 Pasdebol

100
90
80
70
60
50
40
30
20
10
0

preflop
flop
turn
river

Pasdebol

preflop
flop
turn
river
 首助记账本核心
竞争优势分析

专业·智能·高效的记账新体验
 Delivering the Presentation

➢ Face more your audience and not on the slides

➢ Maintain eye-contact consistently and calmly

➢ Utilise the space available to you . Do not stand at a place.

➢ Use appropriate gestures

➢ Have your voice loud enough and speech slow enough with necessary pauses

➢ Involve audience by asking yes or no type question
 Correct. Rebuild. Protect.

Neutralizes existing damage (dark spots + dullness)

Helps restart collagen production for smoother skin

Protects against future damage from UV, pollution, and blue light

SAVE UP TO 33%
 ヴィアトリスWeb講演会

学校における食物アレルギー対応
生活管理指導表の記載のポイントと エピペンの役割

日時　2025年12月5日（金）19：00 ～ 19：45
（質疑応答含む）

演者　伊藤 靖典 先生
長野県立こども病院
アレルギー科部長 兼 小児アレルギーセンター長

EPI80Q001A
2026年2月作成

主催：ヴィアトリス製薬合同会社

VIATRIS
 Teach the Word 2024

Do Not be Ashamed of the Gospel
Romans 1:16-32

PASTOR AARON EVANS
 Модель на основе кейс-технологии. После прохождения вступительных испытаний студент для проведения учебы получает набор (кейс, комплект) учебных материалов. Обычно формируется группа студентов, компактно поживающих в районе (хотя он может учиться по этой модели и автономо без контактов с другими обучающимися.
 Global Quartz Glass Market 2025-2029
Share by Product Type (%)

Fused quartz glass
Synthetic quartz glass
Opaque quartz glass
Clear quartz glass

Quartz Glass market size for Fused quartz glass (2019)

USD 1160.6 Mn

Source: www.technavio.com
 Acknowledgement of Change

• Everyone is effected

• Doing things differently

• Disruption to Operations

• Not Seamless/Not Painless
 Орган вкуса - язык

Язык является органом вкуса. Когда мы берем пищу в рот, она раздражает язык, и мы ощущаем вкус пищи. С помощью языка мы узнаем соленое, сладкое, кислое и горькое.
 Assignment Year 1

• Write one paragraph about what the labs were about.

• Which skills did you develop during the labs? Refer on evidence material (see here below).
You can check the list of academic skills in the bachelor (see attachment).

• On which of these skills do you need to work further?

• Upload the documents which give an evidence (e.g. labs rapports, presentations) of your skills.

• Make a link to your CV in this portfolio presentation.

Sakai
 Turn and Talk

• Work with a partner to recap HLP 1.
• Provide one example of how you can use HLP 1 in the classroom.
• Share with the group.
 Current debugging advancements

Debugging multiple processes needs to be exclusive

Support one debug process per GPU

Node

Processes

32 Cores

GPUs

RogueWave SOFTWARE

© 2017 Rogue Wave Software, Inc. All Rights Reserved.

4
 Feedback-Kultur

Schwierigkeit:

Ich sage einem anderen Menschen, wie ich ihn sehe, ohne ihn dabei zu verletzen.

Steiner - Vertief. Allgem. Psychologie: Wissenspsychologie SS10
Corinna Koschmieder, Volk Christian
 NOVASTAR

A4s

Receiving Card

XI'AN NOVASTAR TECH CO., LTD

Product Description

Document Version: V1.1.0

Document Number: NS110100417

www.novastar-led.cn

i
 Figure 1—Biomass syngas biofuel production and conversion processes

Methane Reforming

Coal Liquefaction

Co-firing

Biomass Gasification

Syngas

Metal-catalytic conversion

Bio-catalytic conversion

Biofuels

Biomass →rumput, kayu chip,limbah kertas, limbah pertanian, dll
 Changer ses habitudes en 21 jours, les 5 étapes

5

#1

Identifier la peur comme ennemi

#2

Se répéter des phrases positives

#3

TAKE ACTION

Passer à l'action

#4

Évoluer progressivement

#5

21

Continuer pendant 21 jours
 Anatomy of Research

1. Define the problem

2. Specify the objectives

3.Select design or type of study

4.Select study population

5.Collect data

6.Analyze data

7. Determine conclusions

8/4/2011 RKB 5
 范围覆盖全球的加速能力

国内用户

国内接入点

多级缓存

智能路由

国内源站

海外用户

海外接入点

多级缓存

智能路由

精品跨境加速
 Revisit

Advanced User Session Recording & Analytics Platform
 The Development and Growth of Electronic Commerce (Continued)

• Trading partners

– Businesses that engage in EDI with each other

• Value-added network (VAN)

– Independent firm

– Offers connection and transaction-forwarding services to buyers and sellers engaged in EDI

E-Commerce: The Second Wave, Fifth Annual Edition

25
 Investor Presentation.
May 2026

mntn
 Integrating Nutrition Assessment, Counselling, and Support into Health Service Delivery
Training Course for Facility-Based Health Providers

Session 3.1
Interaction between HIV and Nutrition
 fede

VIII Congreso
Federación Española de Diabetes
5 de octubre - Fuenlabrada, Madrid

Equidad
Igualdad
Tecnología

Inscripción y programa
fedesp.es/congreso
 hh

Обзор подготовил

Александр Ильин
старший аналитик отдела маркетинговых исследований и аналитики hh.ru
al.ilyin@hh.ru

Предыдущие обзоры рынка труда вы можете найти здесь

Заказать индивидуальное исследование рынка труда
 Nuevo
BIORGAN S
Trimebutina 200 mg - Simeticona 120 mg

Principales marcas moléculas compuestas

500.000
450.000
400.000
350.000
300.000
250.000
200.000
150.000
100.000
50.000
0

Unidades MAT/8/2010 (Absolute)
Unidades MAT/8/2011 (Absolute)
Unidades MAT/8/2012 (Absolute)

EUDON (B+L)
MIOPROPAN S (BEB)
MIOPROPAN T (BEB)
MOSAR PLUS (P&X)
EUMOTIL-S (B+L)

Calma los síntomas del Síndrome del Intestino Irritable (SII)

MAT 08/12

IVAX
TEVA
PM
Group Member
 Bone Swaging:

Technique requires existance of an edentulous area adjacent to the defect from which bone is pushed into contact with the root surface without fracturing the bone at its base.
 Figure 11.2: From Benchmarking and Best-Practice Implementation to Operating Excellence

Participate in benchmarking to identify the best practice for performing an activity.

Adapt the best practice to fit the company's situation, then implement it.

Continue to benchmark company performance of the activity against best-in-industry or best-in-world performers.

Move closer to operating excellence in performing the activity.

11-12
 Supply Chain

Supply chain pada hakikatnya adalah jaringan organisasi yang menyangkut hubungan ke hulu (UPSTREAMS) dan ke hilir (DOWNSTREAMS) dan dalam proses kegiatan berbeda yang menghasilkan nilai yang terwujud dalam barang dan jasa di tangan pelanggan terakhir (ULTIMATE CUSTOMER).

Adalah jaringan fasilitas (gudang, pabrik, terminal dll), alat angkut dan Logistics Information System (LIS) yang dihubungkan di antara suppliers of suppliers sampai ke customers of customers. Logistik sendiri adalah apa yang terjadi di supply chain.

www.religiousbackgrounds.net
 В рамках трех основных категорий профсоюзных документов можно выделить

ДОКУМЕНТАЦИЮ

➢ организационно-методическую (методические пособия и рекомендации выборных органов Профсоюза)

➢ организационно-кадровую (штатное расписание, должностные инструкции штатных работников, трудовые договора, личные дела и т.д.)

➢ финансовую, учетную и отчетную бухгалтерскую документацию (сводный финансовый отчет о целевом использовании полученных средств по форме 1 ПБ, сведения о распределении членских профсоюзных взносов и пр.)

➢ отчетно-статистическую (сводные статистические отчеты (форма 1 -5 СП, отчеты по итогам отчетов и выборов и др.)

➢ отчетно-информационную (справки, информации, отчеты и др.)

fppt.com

• What is expected: Take the material above and return all of it exactly.

• Reply:
 Pasdebol

100
90
80
70
60
50
40
30
20
10
0

preflop
flop
turn
river

Pasdebol

preflop
flop
turn
river
 首助记账本核心
竞争优势分析

专业·智能·高效的记账新体验
 Delivering the Presentation

➢ Face more your audience and not on the slides

➢ Maintain eye-contact consistently and calmly

➢ Utilise the space available to you . Do not stand at a place.

➢ Use appropriate gestures

➢ Have your voice loud enough and speech slow enough with necessary pauses

➢ Involve audience by asking yes or no type question
 Correct. Rebuild. Protect.

Neutralizes existing damage (dark spots + dullness)

Helps restart collagen production for smoother skin

Protects against future damage from UV, pollution, and blue light

SAVE UP TO 33%
 ヴィアトリスWeb講演会

学校における食物アレルギー対応
生活管理指導表の記載のポイントと エピペンの役割

日時　2025年12月5日（金）19：00 ～ 19：45
（質疑応答含む）

演者　伊藤 靖典 先生
長野県立こども病院
アレルギー科部長 兼 小児アレルギーセンター長

EPI80Q001A
2026年2月作成

主催：ヴィアトリス製薬合同会社

VIATRIS
 Teach the Word 2024

Do Not be Ashamed of the Gospel
Romans 1:16-32

PASTOR AARON EVANS
 Модель на основе кейс-технологии. После прохождения вступительных испытаний студент для проведения учебы получает набор (кейс, комплект) учебных материалов. Обычно формируется группа студентов, компактно поживающих в районе (хотя он может учиться по этой модели и автономо без контактов с другими обучающимися.
 Global Quartz Glass Market 2025-2029
Share by Product Type (%)

Fused quartz glass
Synthetic quartz glass
Opaque quartz glass
Clear quartz glass

Quartz Glass market size for Fused quartz glass (2019)

USD 1160.6 Mn

Source: www.technavio.com
 Acknowledgement of Change

• Everyone is effected

• Doing things differently

• Disruption to Operations

• Not Seamless/Not Painless
 Орган вкуса - язык

Язык является органом вкуса. Когда мы берем пищу в рот, она раздражает язык, и мы ощущаем вкус пищи. С помощью языка мы узнаем соленое, сладкое, кислое и горькое.
 Assignment Year 1

• Write one paragraph about what the labs were about.

• Which skills did you develop during the labs? Refer on evidence material (see here below).
You can check the list of academic skills in the bachelor (see attachment).

• On which of these skills do you need to work further?

• Upload the documents which give an evidence (e.g. labs rapports, presentations) of your skills.

• Make a link to your CV in this portfolio presentation.

Sakai
 Turn and Talk

• Work with a partner to recap HLP 1.
• Provide one example of how you can use HLP 1 in the classroom.
• Share with the group.
 Current debugging advancements

Debugging multiple processes needs to be exclusive

Support one debug process per GPU

Node

Processes

32 Cores

GPUs

RogueWave SOFTWARE

© 2017 Rogue Wave Software, Inc. All Rights Reserved.

4
 Feedback-Kultur

Schwierigkeit:

Ich sage einem anderen Menschen, wie ich ihn sehe, ohne ihn dabei zu verletzen.

Steiner - Vertief. Allgem. Psychologie: Wissenspsychologie SS10
Corinna Koschmieder, Volk Christian
 NOVASTAR

A4s

Receiving Card

XI'AN NOVASTAR TECH CO., LTD

Product Description

Document Version: V1.1.0

Document Number: NS110100417

www.novastar-led.cn

i
 Figure 1—Biomass syngas biofuel production and conversion processes

Methane Reforming

Coal Liquefaction

Co-firing

Biomass Gasification

Syngas

Metal-catalytic conversion

Bio-catalytic conversion

Biofuels

Biomass →rumput, kayu chip,limbah kertas, limbah pertanian, dll
 Changer ses habitudes en 21 jours, les 5 étapes

5

#1

Identifier la peur comme ennemi

#2

Se répéter des phrases positives

#3

TAKE ACTION

Passer à l'action

#4

Évoluer progressivement

#5

21

Continuer pendant 21 jours
 Anatomy of Research

1. Define the problem

2. Specify the objectives

3.Select design or type of study

4.Select study population

5.Collect data

6.Analyze data

7. Determine conclusions

8/4/2011 RKB 5
 范围覆盖全球的加速能力

国内用户

国内接入点

多级缓存

智能路由

国内源站

海外用户

海外接入点

多级缓存

智能路由

精品跨境加速
 Revisit

Advanced User Session Recording & Analytics Platform
 The Development and Growth of Electronic Commerce (Continued)

• Trading partners

– Businesses that engage in EDI with each other

• Value-added network (VAN)

– Independent firm

– Offers connection and transaction-forwarding services to buyers and sellers engaged in EDI

E-Commerce: The Second Wave, Fifth Annual Edition

25
 Investor Presentation.
May 2026

mntn
 Integrating Nutrition Assessment, Counselling, and Support into Health Service Delivery
Training Course for Facility-Based Health Providers

Session 3.1
Interaction between HIV and Nutrition
 fede

VIII Congreso
Federación Española de Diabetes
5 de octubre - Fuenlabrada, Madrid

Equidad
Igualdad
Tecnología

Inscripción y programa
fedesp.es/congreso
 hh

Обзор подготовил

Александр Ильин
старший аналитик отдела маркетинговых исследований и аналитики hh.ru
al.ilyin@hh.ru

Предыдущие обзоры рынка труда вы можете найти здесь

Заказать индивидуальное исследование рынка труда
 Nuevo
BIORGAN S
Trimebutina 200 mg - Simeticona 120 mg

Principales marcas moléculas compuestas

500.000
450.000
400.000
350.000
300.000
250.000
200.000
150.000
100.000
50.000
0

Unidades MAT/8/2010 (Absolute)
Unidades MAT/8/2011 (Absolute)
Unidades MAT/8/2012 (Absolute)

EUDON (B+L)
MIOPROPAN S (BEB)
MIOPROPAN T (BEB)
MOSAR PLUS (P&X)
EUMOTIL-S (B+L)

Calma los síntomas del Síndrome del Intestino Irritable (SII)

MAT 08/12

IVAX
TEVA
PM
Group Member
 Bone Swaging:

Technique requires existance of an edentulous area adjacent to the defect from which bone is pushed into contact with the root surface without fracturing the bone at its base.
 Figure 11.2: From Benchmarking and Best-Practice Implementation to Operating Excellence

Participate in benchmarking to identify the best practice for performing an activity.

Adapt the best practice to fit the company's situation, then implement it.

Continue to benchmark company performance of the activity against best-in-industry or best-in-world performers.

Move closer to operating excellence in performing the activity.

11-12
 Supply Chain

Supply chain pada hakikatnya adalah jaringan organisasi yang menyangkut hubungan ke hulu (UPSTREAMS) dan ke hilir (DOWNSTREAMS) dan dalam proses kegiatan berbeda yang menghasilkan nilai yang terwujud dalam barang dan jasa di tangan pelanggan terakhir (ULTIMATE CUSTOMER).

Adalah jaringan fasilitas (gudang, pabrik, terminal dll), alat angkut dan Logistics Information System (LIS) yang dihubungkan di antara suppliers of suppliers sampai ke customers of customers. Logistik sendiri adalah apa yang terjadi di supply chain.

www.religiousbackgrounds.net
 В рамках трех основных категорий профсоюзных документов можно выделить

ДОКУМЕНТАЦИЮ

➢ организационно-методическую (методические пособия и рекомендации выборных органов Профсоюза)

➢ организационно-кадровую (штатное расписание, должностные инструкции штатных работников, трудовые договора, личные дела и т.д.)

➢ финансовую, учетную и отчетную бухгалтерскую документацию (сводный финансовый отчет о целевом использовании полученных средств по форме 1 ПБ, сведения о распределении членских профсоюзных взносов и пр.)

➢ отчетно-статистическую (сводные статистические отчеты (форма 1 -5 СП, отчеты по итогам отчетов и выборов и др.)

➢ отчетно-информационную (справки, информации, отчеты и др.)

fppt.com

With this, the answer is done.